CHALLENGE —
Please collect every line below that contains the word "landing". Case counts.

(Records from a set of spatial questions)
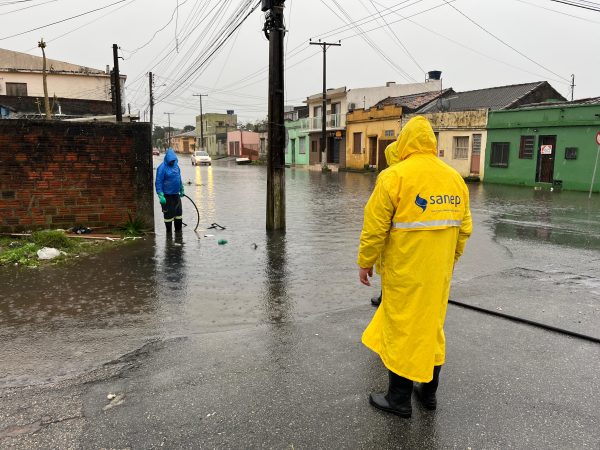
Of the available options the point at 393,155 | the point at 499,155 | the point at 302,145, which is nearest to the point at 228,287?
the point at 393,155

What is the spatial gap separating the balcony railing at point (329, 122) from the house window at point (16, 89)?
82.2 feet

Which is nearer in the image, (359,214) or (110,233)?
(110,233)

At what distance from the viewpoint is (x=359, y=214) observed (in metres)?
13.4

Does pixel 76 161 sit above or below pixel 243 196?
above

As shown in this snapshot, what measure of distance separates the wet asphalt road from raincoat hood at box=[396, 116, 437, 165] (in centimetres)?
170

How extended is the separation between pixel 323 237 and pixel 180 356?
599cm

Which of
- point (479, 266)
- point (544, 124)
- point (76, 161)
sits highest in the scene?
point (544, 124)

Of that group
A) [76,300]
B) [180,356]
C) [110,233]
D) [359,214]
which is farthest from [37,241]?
[359,214]

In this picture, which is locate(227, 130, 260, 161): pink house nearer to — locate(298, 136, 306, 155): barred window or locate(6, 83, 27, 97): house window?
locate(298, 136, 306, 155): barred window

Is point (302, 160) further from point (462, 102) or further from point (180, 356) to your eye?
point (180, 356)

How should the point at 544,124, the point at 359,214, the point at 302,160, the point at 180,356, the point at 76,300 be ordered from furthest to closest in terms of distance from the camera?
the point at 302,160, the point at 544,124, the point at 359,214, the point at 76,300, the point at 180,356

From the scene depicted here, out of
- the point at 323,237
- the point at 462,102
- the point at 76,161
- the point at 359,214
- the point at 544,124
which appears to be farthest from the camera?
the point at 462,102

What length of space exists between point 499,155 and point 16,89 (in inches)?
1520

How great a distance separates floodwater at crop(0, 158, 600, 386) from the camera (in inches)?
174
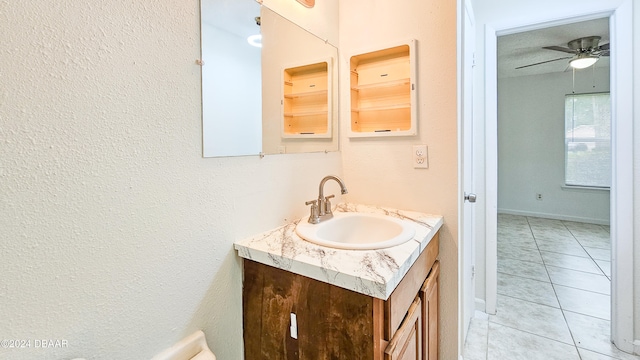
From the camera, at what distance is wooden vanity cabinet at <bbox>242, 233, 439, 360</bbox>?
81cm

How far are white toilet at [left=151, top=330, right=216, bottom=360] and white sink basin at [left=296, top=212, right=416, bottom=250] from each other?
0.46 meters

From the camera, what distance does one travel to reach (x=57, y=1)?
0.62 meters

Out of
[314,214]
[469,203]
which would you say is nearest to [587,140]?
[469,203]

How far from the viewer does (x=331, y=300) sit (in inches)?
33.7

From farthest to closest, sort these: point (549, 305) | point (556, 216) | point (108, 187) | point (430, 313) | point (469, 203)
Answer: point (556, 216), point (549, 305), point (469, 203), point (430, 313), point (108, 187)

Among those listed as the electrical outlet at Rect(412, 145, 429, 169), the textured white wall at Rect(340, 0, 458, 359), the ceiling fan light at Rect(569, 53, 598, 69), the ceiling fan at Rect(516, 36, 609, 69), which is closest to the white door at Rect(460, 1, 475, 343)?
the textured white wall at Rect(340, 0, 458, 359)

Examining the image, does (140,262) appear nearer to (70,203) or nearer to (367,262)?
(70,203)

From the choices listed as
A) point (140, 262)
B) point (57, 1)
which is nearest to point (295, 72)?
point (57, 1)

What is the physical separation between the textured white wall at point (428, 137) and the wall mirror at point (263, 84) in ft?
0.84

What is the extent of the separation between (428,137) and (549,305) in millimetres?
1735

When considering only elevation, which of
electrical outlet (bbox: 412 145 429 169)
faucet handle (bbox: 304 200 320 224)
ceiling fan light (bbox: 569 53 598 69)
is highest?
ceiling fan light (bbox: 569 53 598 69)

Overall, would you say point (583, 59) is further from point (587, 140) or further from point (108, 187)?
point (108, 187)

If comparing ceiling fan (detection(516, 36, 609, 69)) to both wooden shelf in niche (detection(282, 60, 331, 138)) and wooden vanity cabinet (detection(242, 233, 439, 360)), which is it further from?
wooden vanity cabinet (detection(242, 233, 439, 360))

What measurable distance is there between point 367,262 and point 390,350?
9.7 inches
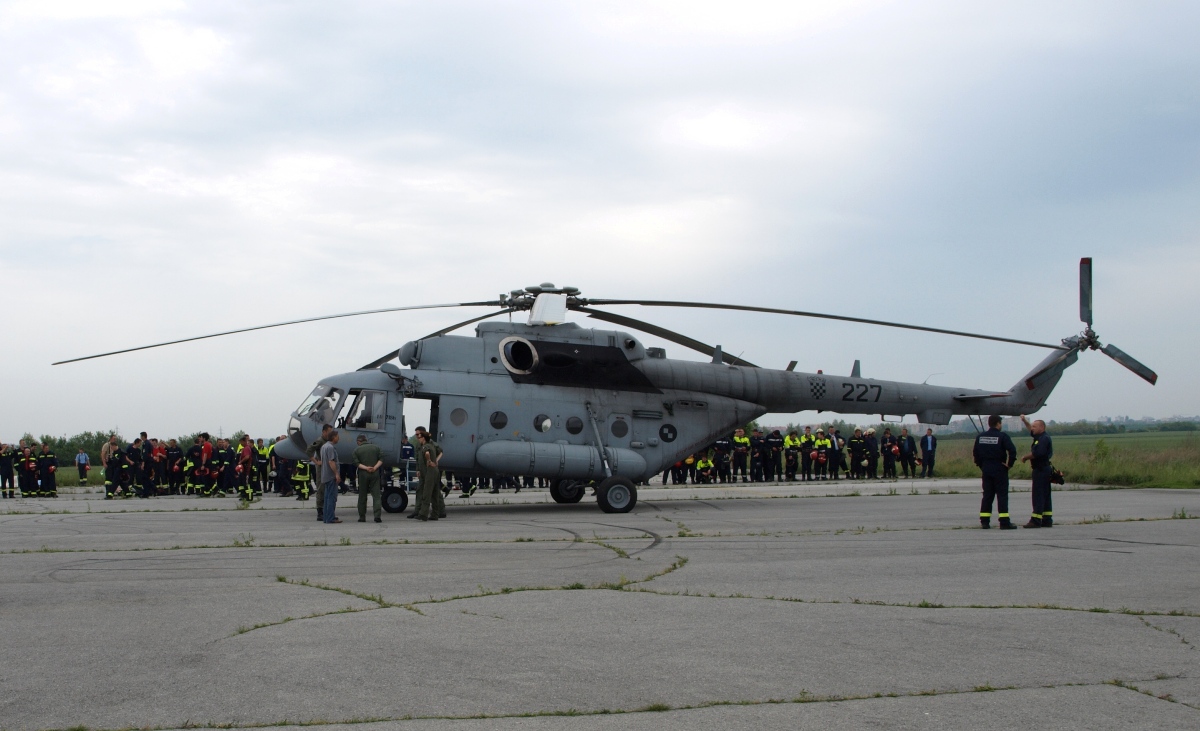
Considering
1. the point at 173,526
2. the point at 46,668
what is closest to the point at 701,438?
the point at 173,526

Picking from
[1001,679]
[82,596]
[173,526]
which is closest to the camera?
[1001,679]

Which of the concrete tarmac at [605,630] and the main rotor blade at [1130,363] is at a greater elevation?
the main rotor blade at [1130,363]

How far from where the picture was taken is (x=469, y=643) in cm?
612

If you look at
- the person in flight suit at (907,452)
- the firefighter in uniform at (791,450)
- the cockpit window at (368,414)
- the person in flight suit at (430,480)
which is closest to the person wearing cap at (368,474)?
the person in flight suit at (430,480)

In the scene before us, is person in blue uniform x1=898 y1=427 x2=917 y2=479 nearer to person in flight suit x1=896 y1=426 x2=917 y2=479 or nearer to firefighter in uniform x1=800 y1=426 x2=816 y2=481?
person in flight suit x1=896 y1=426 x2=917 y2=479

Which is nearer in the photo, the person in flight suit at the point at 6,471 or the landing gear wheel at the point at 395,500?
the landing gear wheel at the point at 395,500

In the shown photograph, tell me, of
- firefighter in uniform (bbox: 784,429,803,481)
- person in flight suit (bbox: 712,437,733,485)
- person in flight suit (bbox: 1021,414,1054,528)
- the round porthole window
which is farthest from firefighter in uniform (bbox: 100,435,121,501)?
person in flight suit (bbox: 1021,414,1054,528)

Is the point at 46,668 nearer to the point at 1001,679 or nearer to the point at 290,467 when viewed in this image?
the point at 1001,679

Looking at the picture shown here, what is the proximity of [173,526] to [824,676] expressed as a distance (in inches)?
477

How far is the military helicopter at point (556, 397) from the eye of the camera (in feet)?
56.2

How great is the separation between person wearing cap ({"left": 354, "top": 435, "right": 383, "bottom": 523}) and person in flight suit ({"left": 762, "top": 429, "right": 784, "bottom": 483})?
17.4 m

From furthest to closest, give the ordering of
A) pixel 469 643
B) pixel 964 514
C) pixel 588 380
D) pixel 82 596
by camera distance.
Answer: pixel 588 380 → pixel 964 514 → pixel 82 596 → pixel 469 643

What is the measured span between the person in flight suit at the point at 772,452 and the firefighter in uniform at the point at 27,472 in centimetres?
2100

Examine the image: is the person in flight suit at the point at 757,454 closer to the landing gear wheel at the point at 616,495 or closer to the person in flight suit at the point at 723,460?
the person in flight suit at the point at 723,460
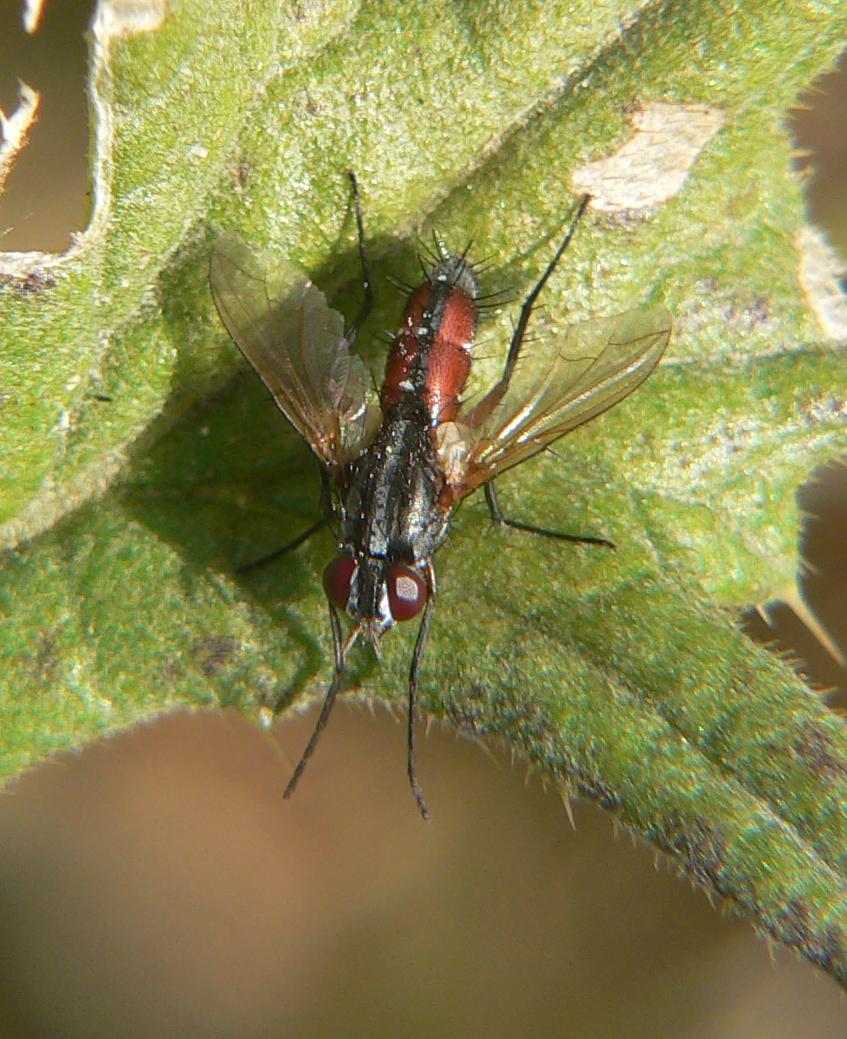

COMPLETE ANSWER —
Which is nearer in the photo, the person in flight suit at the point at 6,471 or the landing gear wheel at the point at 395,500?
the landing gear wheel at the point at 395,500
Examine the image: is the person in flight suit at the point at 757,454 closer to the landing gear wheel at the point at 616,495 or closer to the person in flight suit at the point at 723,460?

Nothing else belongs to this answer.